### Text excerpt:
------------------------------------------------------------

As you know, building that 413 will save commuters an extra 30 minutes each way. That’s a total of an hour each day. But not only that, because of the gridlock that we do have, in the next 10 years, every corridor in the GTA will be gridlocked. So we’ve got to look for the future, how this highway will help us get parts into our plants We’re investing in all this automotive investment in the province; we need more highways and more transit in Ontario.

As we are, we are building the LRT line on Hurontario, which is coming right from my area of Port Credit all the way into Brampton, and with the loop too. We are building more transit than any other government has done in the history of Ontario: over $71 billion in transit and $28 billion in roads and highways. We’re going to continue doing this and building Ontario for the future and for our children to prosper here.

As well, I want to talk about the other highways. I know he mentioned the 407, but I want to talk about the other tolls that we have taken off other highways like the 412 and the 418, which is saving us $68 million.

And building new highways, that is very—like I said all the time, it’s about getting things to market. And it’s very important, because if we can’t get things into market, we’re going to lose that advantage that we have. We have one of the best workforces in the world right here in Ontario, and that’s why we’ve been able to attract $43 billion of automotive investment here in Ontario.

------------------------------------------------------------

[Stored data]
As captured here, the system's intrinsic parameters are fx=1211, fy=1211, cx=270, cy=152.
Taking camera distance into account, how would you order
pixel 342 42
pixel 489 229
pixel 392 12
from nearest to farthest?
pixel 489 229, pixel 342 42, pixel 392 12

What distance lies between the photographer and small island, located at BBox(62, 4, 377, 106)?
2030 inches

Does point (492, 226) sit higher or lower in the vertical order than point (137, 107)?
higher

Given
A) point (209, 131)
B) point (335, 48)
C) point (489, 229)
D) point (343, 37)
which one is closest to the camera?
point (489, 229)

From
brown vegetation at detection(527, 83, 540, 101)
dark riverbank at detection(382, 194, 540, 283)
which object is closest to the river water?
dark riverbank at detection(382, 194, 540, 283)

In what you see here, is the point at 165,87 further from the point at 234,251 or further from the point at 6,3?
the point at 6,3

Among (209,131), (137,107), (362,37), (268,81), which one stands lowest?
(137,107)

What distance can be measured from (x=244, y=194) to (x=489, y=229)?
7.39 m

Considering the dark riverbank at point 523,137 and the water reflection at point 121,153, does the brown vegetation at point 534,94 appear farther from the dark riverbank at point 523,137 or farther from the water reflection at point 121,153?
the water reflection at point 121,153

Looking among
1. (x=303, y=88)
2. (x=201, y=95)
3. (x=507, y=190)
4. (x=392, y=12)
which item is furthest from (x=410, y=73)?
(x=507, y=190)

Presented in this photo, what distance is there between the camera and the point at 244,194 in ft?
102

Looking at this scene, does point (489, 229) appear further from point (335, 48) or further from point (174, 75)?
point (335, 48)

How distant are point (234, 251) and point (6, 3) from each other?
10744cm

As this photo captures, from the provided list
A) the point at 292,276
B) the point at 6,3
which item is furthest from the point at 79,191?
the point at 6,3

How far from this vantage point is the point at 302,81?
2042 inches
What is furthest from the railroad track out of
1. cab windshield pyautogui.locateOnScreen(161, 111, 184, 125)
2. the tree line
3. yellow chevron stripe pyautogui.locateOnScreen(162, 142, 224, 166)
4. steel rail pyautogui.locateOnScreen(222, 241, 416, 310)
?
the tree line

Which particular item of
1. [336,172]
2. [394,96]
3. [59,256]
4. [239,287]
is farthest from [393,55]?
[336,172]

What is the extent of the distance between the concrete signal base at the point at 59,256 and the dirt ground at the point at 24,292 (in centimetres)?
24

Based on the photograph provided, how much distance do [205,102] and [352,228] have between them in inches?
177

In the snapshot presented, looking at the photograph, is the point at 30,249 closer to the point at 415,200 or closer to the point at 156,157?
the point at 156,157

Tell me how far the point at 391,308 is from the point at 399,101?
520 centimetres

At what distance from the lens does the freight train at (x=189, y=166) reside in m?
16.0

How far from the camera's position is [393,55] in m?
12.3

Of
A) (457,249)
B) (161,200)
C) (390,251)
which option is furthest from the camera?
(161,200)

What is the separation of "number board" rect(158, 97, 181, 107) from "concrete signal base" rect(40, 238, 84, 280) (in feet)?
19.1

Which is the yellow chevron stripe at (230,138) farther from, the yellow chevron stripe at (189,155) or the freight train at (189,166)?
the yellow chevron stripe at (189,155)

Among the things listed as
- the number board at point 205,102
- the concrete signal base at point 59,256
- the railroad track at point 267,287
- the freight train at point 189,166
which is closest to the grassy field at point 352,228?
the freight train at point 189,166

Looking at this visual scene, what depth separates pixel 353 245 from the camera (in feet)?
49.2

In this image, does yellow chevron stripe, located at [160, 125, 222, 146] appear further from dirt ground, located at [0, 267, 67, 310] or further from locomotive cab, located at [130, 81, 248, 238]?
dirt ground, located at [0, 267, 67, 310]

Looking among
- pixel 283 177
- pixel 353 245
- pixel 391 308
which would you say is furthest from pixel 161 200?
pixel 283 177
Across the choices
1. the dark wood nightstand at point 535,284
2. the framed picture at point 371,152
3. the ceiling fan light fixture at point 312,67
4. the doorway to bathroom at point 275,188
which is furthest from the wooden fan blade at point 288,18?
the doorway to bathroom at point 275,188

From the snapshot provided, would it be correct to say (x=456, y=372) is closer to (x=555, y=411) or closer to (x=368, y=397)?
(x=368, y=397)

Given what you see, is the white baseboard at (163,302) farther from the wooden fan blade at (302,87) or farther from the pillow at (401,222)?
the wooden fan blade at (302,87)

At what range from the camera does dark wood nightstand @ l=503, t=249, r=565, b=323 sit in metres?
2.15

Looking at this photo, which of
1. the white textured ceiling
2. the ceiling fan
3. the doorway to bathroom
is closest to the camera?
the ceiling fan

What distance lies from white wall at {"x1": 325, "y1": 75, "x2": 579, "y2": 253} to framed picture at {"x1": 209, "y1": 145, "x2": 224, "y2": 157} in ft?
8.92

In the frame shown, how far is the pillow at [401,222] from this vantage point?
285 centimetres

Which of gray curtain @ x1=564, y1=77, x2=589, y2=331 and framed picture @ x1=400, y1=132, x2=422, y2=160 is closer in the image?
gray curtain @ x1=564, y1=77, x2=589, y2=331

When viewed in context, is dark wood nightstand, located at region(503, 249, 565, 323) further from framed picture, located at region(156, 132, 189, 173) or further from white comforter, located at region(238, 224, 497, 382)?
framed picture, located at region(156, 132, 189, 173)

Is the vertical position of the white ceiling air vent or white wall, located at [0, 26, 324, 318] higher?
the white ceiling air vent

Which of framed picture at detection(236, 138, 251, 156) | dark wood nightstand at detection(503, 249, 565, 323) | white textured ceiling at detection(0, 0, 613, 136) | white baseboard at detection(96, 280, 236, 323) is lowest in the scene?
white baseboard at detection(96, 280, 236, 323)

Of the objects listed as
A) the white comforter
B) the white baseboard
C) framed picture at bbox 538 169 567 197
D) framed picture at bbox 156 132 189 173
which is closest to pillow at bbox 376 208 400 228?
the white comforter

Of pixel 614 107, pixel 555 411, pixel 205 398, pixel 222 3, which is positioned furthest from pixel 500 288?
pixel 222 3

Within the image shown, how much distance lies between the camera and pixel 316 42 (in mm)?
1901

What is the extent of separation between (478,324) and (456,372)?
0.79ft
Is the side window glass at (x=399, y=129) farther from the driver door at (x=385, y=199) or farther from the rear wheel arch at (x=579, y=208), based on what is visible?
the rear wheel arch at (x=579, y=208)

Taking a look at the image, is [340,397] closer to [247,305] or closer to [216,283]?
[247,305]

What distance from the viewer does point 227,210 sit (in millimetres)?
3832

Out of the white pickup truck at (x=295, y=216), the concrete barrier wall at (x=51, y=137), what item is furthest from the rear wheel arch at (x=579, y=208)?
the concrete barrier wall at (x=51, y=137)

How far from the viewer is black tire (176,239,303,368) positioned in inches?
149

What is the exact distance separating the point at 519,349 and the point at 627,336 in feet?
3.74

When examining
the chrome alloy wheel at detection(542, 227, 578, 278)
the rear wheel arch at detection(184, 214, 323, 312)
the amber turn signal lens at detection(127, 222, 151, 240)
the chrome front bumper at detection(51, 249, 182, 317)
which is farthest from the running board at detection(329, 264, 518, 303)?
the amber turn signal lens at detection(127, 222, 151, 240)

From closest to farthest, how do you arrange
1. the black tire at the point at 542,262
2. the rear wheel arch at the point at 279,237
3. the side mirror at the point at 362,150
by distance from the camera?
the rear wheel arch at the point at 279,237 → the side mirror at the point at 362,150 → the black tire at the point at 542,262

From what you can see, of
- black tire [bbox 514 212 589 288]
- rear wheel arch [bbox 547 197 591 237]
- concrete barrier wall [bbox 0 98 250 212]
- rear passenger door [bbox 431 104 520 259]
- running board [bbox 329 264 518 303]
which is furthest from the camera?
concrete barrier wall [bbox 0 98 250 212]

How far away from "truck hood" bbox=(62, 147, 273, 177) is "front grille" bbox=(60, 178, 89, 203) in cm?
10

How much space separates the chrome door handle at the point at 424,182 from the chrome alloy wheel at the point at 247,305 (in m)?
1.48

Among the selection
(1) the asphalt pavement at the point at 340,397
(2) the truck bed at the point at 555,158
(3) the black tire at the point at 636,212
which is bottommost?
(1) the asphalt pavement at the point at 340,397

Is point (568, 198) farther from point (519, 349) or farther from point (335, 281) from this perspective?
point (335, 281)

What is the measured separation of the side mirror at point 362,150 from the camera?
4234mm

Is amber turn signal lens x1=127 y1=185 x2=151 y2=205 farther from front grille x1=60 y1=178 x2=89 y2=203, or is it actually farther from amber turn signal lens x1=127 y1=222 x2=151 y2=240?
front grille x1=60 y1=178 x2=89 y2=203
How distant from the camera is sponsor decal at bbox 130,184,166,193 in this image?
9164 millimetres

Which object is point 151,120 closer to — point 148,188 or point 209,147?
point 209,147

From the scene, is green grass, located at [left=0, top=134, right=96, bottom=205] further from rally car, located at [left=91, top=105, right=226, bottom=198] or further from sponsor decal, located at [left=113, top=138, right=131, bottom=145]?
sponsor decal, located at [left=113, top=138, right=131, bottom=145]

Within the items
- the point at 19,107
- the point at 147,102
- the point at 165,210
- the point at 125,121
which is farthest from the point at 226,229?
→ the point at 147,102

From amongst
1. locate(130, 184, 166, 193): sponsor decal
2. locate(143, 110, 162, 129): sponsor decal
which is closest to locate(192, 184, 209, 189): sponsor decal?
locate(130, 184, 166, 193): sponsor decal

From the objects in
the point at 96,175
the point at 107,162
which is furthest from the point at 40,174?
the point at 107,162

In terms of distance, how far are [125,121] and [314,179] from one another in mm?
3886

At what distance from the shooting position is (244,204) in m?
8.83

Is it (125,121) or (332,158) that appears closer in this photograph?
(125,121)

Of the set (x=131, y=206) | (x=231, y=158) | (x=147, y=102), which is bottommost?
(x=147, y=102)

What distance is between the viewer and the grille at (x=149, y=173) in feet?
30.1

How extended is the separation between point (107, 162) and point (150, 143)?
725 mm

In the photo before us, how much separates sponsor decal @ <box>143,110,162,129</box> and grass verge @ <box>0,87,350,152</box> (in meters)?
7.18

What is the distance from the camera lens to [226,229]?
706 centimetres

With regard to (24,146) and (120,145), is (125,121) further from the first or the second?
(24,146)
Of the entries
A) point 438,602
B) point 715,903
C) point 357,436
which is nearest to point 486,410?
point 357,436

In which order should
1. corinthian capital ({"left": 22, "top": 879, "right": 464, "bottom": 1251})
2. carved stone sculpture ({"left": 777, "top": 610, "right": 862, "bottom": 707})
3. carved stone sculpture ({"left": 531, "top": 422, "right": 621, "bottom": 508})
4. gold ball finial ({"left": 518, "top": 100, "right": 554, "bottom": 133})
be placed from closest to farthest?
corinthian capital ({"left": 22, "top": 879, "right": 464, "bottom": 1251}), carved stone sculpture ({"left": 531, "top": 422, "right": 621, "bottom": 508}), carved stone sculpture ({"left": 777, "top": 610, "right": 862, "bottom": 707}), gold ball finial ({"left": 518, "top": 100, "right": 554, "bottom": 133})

------------------------------------------------------------

### Short problem A:
Answer these questions about the highways and transit excerpt:
(i) How many minutes each way does the excerpt say building the 413 will save commuters?
(ii) How much money does the excerpt say is going into transit?
(iii) How much automotive investment has Ontario attracted, according to the excerpt?
### Short problem B:
Reproduce the stored data entries word for word, from the first line of the entries through the line that contains "pixel 489 229, pixel 342 42, pixel 392 12", including both ends.

### Reply A:
(i) 30 minutes
(ii) Over $71 billion
(iii) $43 billion

### Reply B:
As captured here, the system's intrinsic parameters are fx=1211, fy=1211, cx=270, cy=152.
Taking camera distance into account, how would you order
pixel 342 42
pixel 489 229
pixel 392 12
from nearest to farthest?
pixel 489 229, pixel 342 42, pixel 392 12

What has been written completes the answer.